* [MATERIAL SHOWN]
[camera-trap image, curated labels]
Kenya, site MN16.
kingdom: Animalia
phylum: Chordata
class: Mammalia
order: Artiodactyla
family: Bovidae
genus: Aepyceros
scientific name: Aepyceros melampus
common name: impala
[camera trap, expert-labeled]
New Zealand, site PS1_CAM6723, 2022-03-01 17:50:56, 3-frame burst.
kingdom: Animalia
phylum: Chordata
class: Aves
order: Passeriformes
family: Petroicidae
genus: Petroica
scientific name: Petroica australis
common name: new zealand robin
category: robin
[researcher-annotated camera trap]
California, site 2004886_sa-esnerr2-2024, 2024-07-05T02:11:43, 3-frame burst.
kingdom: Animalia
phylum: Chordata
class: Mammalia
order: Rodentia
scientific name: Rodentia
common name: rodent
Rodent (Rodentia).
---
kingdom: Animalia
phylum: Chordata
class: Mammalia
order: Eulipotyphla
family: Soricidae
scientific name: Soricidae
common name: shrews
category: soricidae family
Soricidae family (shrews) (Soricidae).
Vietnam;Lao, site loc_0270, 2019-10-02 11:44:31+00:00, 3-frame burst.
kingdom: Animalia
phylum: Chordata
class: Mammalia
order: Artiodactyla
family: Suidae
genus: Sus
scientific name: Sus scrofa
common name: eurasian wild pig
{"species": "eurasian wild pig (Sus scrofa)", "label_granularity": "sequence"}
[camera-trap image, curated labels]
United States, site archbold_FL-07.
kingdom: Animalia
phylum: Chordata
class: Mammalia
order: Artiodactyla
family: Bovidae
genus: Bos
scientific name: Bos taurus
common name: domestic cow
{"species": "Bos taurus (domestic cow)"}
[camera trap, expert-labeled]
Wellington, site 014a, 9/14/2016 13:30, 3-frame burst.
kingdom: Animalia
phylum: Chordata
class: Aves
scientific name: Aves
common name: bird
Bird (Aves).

* [ASSIGNMENT]
Within the material, find all lines that hold the word "site" and show them.

* [RESULT OF THIS EXERCISE]
Kenya, site MN16.
New Zealand, site PS1_CAM6723, 2022-03-01 17:50:56, 3-frame burst.
California, site 2004886_sa-esnerr2-2024, 2024-07-05T02:11:43, 3-frame burst.
Vietnam;Lao, site loc_0270, 2019-10-02 11:44:31+00:00, 3-frame burst.
United States, site archbold_FL-07.
Wellington, site 014a, 9/14/2016 13:30, 3-frame burst.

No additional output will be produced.